- **Dataset entries**:
-- BEGIN --
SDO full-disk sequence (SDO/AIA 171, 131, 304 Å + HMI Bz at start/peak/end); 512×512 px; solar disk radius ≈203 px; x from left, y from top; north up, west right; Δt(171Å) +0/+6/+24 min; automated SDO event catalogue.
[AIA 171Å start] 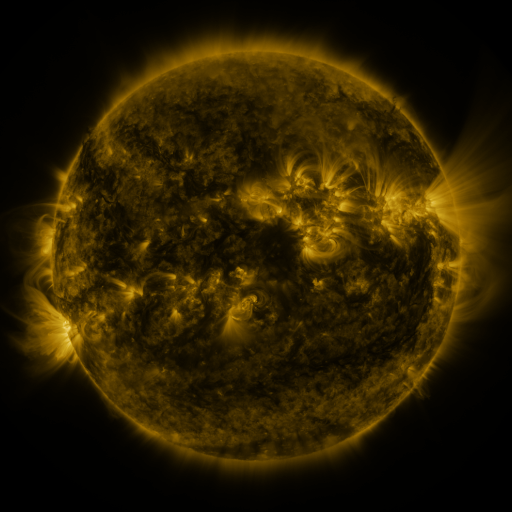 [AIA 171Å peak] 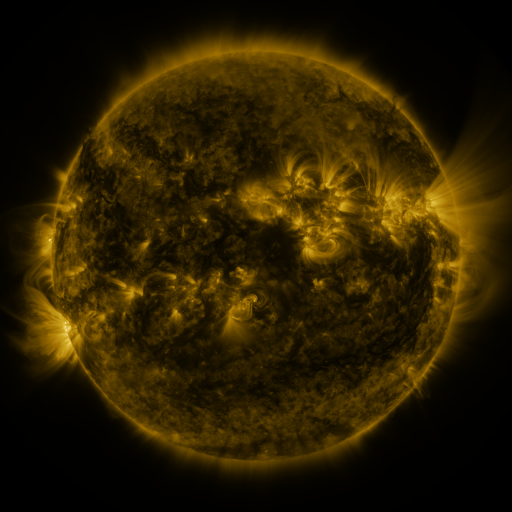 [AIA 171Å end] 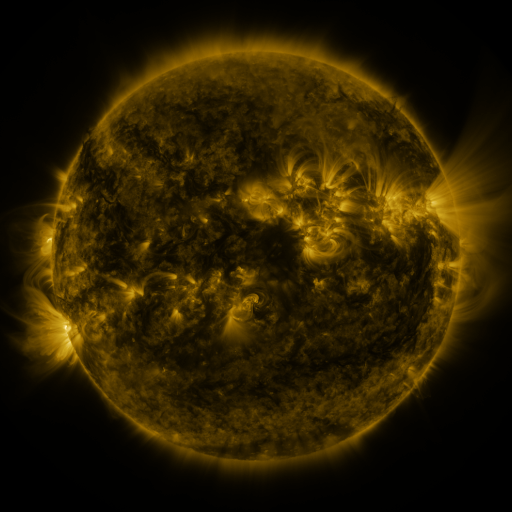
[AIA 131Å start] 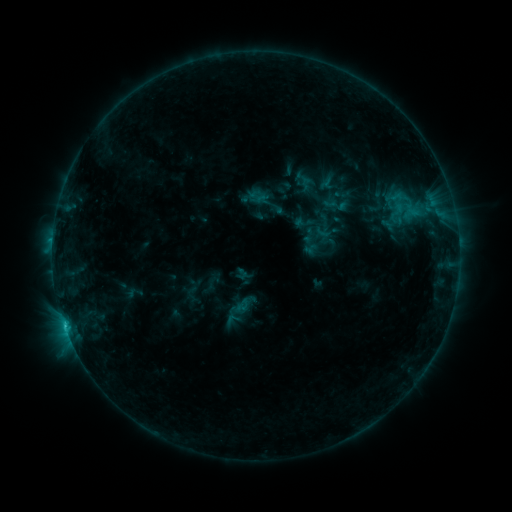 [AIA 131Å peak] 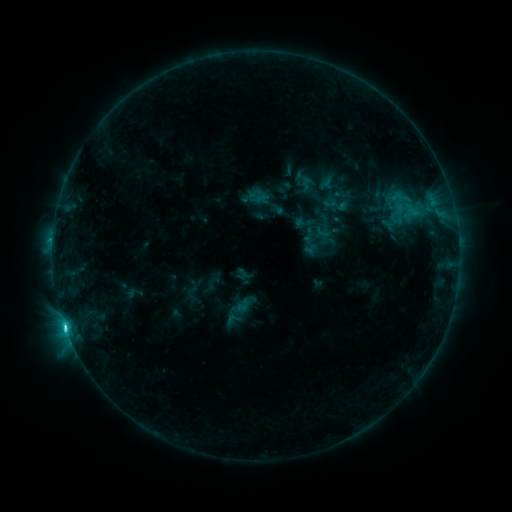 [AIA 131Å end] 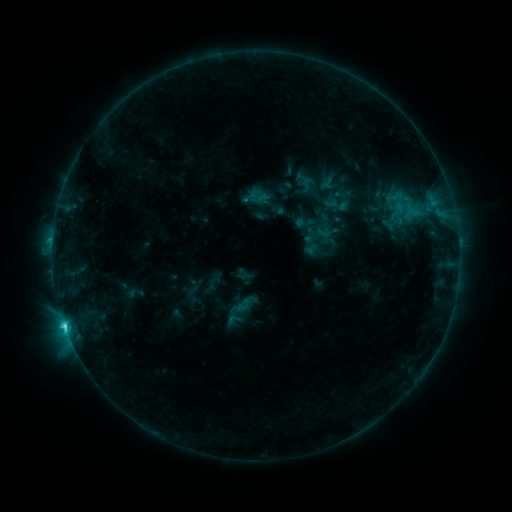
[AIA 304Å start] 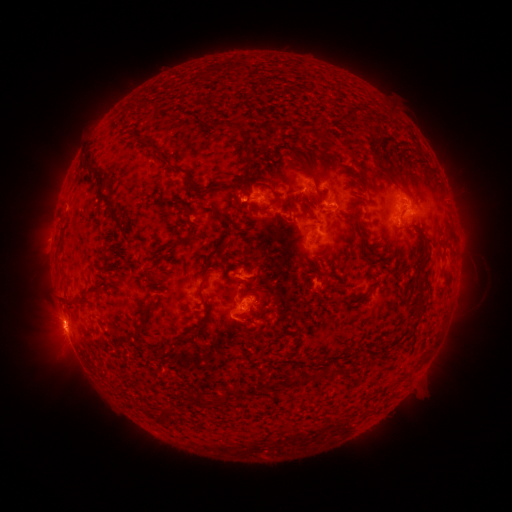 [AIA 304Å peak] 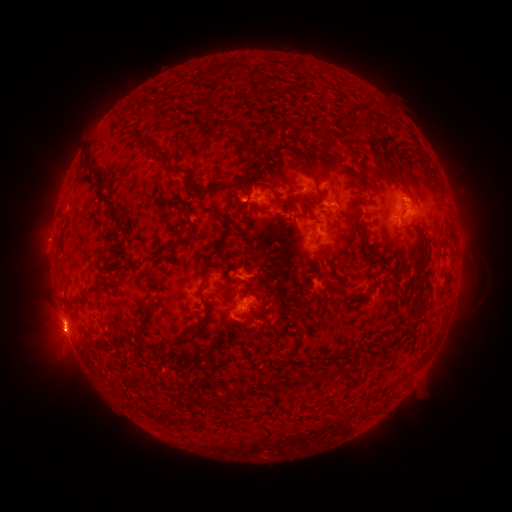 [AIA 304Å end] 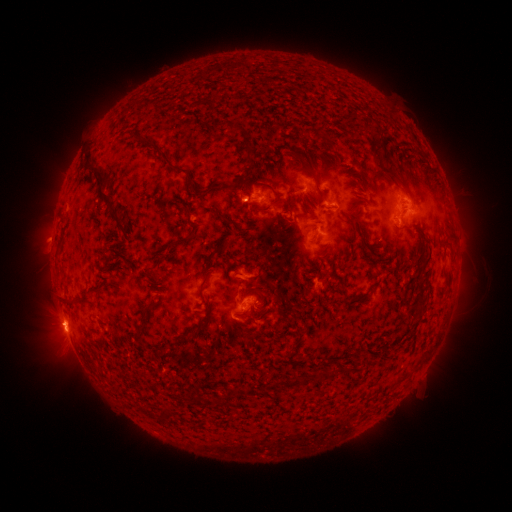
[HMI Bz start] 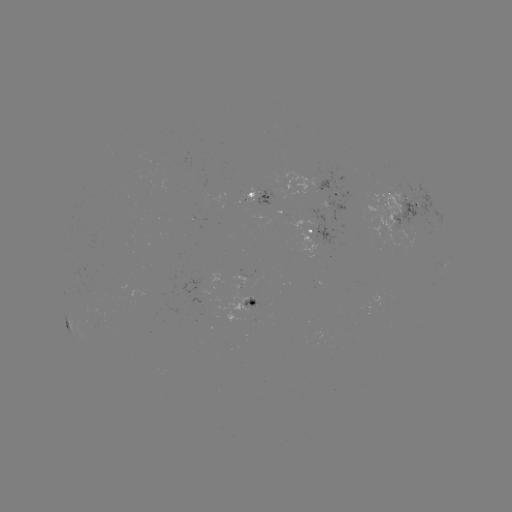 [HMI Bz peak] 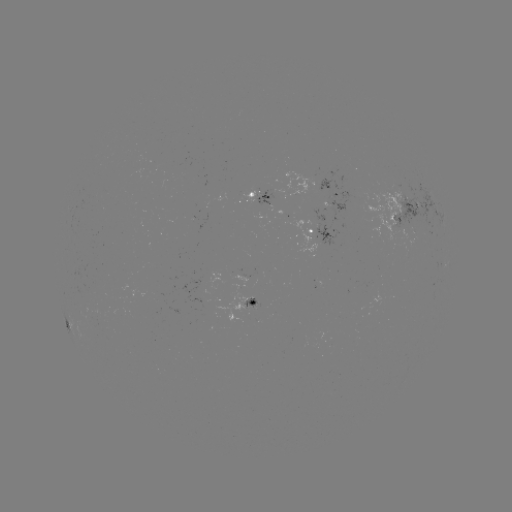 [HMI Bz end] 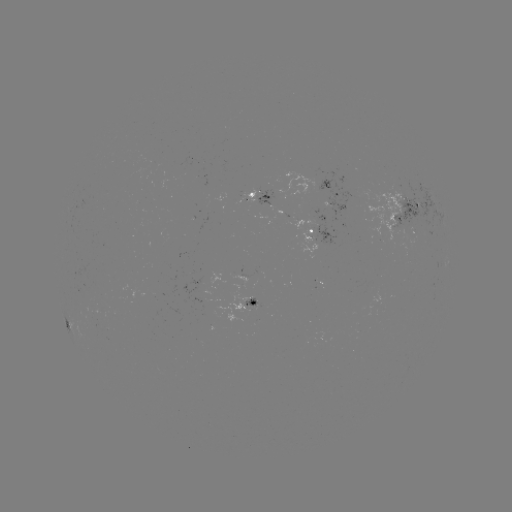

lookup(C3.8 flare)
-- END --
- **Task requirements**: Pull out every line of the listing above that contains the word "from", treating uppercase and lowercase letters as different.

- **The solution**:
SDO full-disk sequence (SDO/AIA 171, 131, 304 Å + HMI Bz at start/peak/end); 512×512 px; solar disk radius ≈203 px; x from left, y from top; north up, west right; Δt(171Å) +0/+6/+24 min; automated SDO event catalogue.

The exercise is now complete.